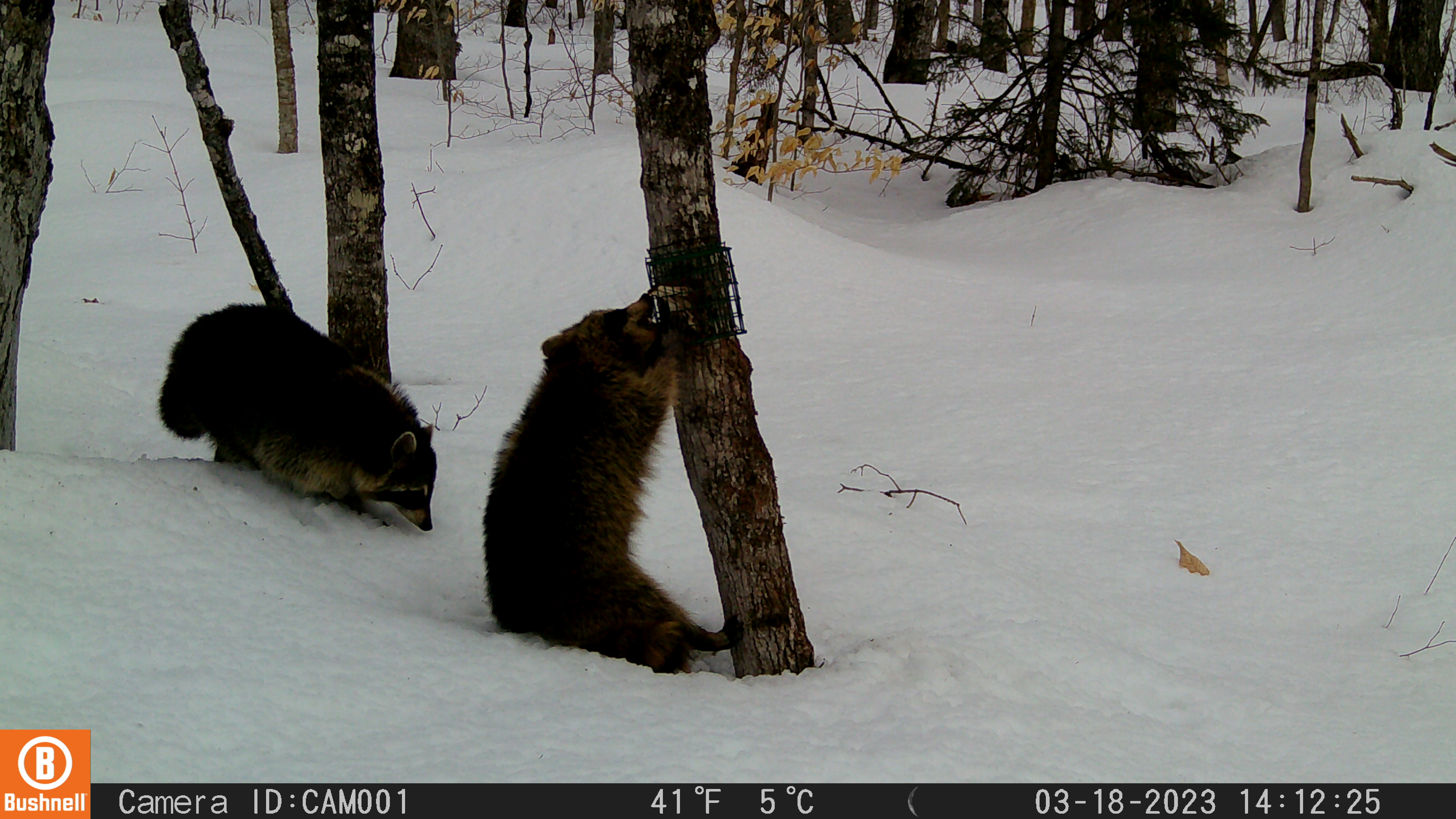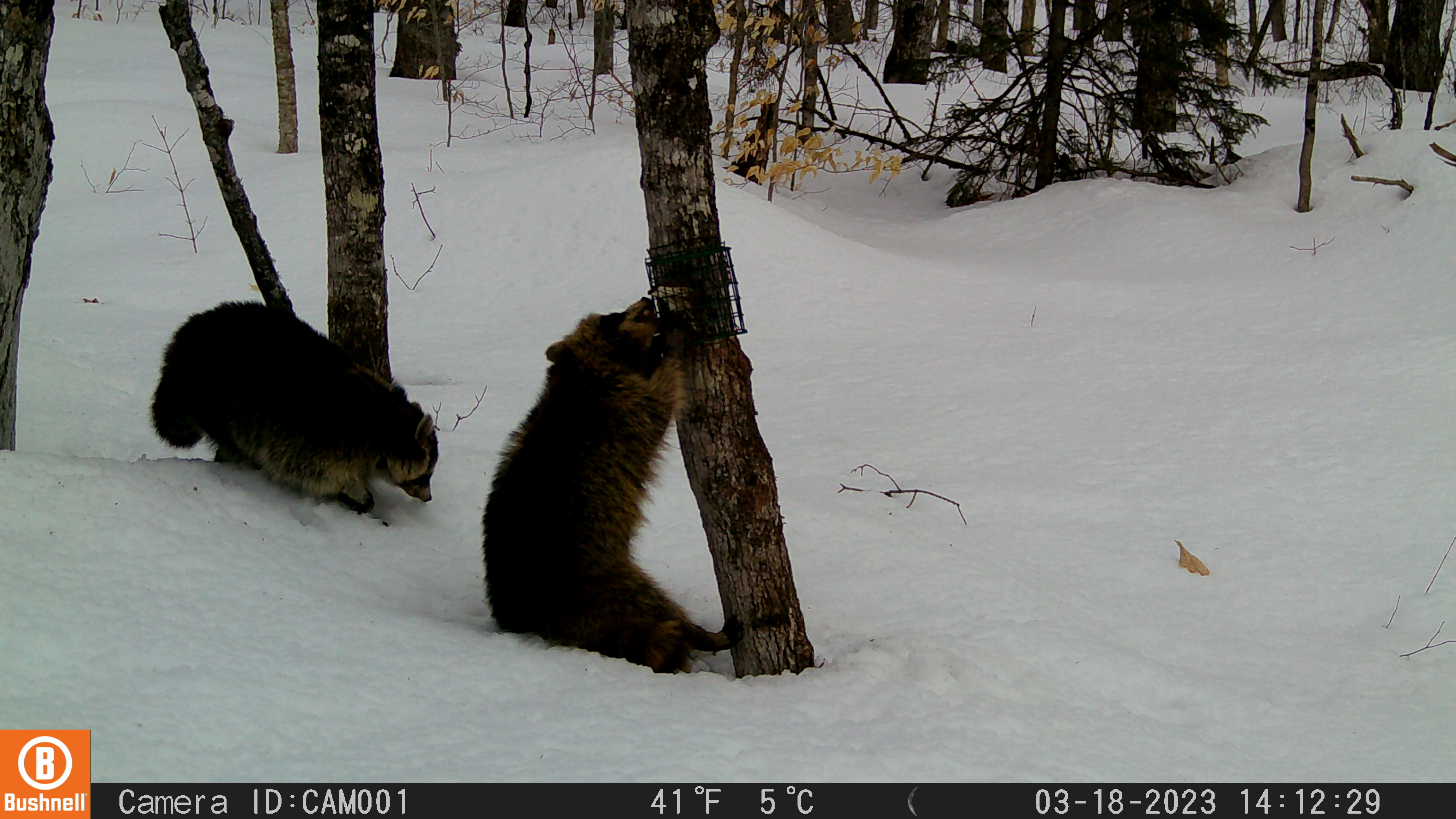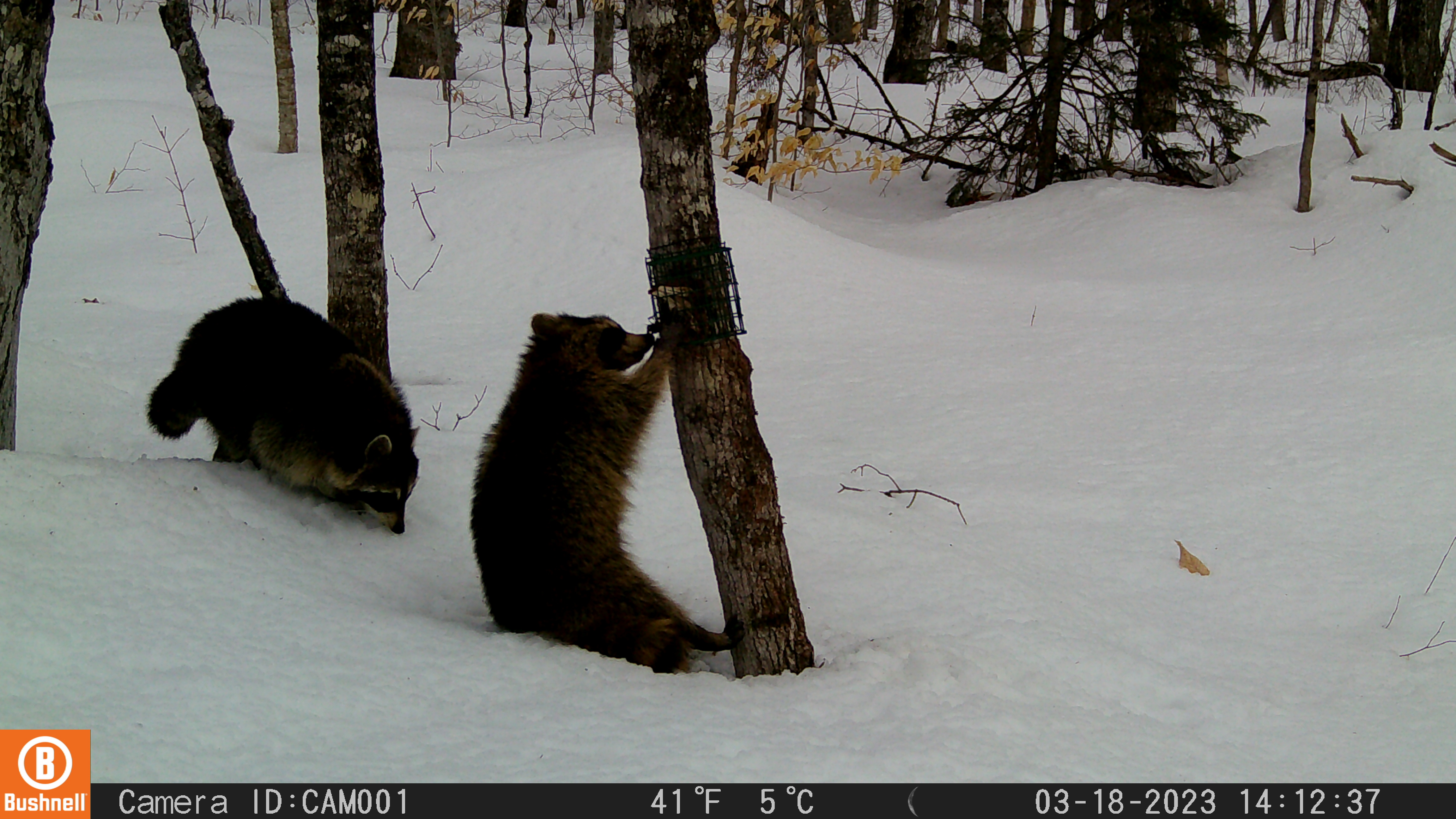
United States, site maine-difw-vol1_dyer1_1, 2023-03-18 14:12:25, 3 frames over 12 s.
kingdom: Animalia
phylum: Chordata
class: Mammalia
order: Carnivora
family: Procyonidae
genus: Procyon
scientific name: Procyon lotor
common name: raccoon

*-*-*

(Your task): Your task is to retype, exactly and only, the lines from the one with "kingdom: Animalia" through the final line above.

(Task output):
kingdom: Animalia
phylum: Chordata
class: Mammalia
order: Carnivora
family: Procyonidae
genus: Procyon
scientific name: Procyon lotor
common name: raccoon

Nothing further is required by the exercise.